Mr. Quinn says the company’s progress in re-positioning its business mix is at a point where markets are inclined to fundamentally shift its current valuation multiple. “We believe that a clear turnaround in global pulp markets, with supporting evidence given in this week's world-20 pulp stats, would also be a significant catalyst,” he says.

Upside: He reiterated a price target of $125 (Canadian).
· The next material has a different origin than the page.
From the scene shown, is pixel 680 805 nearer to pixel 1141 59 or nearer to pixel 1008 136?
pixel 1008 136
Clarus Securities Inc. analyst Kelvin Cheung is initiating coverage of AutoCanada Inc. with a “buy” rating, commenting that there is plenty to like about the owner of 22 franchised dealerships in the country.

AutoCanada has 70 cent of its dealerships in the Western Canadian market, which grew by 4 per cent in 2011 compared to 2 per cent nationally. Within this market, the company strongly outperforms its peers in terms of growth. Mr. Cheung expects it to post 20 per cent growth in new-vehicle sales in 2011 over 2010, compared to Western Canadian vehicles sales growth of only 4 per cent. Furthermore, the U.S. economic recovery should help to lift the Canadian auto industry, he says.

“Attractive valuation, cyclical expansion of margin, exposure to growth in Western Canada, potential dividend increases, and incremental acquisition growth make ACQ an attractive investment,” says Mr. Cheung.

Upside: Mr. Cheung set a price target of $11.50.